50/50 | Film review
Joesph Gordon-Levitt plays another screenwriter surrogate in this coping-with-cancer comedy.
Joseph Gordon-Levitt is too good an actor to spend the rest of his career playing surrogates for downtrodden screenwriters. That said, he’s certainly up to the task; his funny and sympathetic performance made the semi-autobiographical (500) Days of Summer a pity party worth attending. In 50/50, the former child star plays another put-upon young wordsmith, although what happens to him here is much worse than getting dumped by a Manic Pixie Dream Girl. His character, a young radio scribe named Adam, has just been diagnosed with what best friend Kyle (Seth Rogen) calls “type-four back cancer.” A malignant tumor has sprouted up along his spinal cord—and his odds of survival are about even.
Like Harvey Pekar’s graphic novel Our Cancer Year and Tom Green’s surprisingly moving 2001 TV show Cancer Special, 50/50 is a comedy that searches for humor and pathos in the long uphill battle against a deadly disease. Will Reiser, who penned the film, had his own bout with cancer a few years ago, beginning when he and Rogen were working together on Da Ali G Show. The writer’s experiences color this fictionalized account, which works best when getting into the nitty-gritty of Adam’s ordeal—the difficulty of breaking the news to his mother, for example, or the frustration of having to smile and nod while strangers feed him “inspirational” advice.

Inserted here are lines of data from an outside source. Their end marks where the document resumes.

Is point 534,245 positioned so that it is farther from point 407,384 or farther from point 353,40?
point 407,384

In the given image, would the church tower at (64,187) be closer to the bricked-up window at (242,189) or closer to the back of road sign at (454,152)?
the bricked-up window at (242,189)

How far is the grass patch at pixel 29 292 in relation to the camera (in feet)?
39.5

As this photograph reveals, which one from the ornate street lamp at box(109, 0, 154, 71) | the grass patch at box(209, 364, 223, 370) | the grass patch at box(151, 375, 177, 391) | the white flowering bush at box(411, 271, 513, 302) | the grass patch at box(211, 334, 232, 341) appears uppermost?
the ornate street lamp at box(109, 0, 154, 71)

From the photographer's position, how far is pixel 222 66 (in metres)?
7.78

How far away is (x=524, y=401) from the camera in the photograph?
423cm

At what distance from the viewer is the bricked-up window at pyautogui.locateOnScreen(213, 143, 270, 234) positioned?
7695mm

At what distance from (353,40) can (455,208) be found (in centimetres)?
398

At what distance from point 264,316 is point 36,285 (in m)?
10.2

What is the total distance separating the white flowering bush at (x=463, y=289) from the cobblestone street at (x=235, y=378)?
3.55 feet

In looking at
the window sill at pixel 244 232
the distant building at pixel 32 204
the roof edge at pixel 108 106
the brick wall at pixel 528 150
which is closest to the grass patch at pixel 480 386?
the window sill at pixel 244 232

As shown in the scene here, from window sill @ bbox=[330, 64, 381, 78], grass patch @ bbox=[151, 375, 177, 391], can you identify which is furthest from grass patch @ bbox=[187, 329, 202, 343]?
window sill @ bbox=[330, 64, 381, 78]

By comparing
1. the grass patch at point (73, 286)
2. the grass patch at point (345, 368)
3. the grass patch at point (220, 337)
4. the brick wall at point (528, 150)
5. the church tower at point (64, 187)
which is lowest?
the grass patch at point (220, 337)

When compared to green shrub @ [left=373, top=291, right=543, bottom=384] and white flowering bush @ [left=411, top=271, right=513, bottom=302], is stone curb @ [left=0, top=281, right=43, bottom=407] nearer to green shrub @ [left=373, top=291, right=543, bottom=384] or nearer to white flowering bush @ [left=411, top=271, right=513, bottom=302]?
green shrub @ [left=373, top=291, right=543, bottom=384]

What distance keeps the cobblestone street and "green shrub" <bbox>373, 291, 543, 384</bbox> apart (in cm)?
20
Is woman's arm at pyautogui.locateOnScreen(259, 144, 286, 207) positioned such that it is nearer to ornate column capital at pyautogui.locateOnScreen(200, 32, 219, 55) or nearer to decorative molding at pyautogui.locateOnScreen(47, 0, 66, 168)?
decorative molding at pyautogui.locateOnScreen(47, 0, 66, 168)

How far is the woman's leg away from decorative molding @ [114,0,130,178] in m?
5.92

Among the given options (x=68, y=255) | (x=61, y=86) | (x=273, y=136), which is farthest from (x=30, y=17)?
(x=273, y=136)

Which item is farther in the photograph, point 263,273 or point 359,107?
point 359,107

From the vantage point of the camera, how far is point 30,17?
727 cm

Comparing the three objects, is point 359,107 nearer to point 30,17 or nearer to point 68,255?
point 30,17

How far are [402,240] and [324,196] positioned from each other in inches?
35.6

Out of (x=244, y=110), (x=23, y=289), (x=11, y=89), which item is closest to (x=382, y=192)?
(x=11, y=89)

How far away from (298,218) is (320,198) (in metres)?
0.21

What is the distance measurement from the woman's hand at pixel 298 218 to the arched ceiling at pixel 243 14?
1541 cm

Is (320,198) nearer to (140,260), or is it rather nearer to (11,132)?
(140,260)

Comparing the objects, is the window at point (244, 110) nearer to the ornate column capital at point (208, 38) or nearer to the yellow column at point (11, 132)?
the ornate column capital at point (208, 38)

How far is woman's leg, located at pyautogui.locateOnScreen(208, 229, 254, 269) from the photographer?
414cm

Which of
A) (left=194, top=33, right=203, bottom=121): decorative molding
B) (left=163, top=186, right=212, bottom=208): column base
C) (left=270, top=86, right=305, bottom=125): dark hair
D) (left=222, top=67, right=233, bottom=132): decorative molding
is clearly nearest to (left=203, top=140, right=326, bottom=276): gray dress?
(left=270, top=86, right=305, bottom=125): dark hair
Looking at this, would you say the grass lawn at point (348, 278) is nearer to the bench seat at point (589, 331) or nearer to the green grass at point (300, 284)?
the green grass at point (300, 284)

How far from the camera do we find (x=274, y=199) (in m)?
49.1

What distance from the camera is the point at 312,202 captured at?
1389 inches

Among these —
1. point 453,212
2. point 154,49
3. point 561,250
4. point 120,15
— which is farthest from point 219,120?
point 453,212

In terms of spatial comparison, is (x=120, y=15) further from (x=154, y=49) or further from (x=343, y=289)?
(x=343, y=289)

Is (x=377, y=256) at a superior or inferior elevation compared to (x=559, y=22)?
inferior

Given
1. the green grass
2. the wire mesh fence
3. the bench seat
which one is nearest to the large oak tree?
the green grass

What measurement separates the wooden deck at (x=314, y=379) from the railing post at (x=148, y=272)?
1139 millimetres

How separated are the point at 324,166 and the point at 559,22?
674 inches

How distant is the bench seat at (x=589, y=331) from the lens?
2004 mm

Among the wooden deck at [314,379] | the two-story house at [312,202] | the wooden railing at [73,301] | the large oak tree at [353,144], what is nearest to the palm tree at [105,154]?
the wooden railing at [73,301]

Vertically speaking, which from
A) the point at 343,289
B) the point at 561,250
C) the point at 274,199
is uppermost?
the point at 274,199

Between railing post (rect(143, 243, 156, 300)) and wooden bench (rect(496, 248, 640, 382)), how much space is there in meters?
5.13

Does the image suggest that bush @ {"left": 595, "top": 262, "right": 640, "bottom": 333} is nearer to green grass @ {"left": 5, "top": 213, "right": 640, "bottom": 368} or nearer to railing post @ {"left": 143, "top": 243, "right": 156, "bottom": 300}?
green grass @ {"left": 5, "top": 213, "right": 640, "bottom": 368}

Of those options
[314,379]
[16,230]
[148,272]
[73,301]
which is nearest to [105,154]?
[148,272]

Our hero’s burgeoning romance with a young therapist (an adorable Anna Kendrick) feels as if it was touched by the gods of meet-cute screenwriting. What sticks here is the earned sentiment, which hinges on the believable friendship between Gordon-Levitt and Rogen (who’s essentially playing himself). Even if the outcome is never really uncertain, the film builds to a deeply affecting climax. Credit the leading man for making such personal material so richly relatable.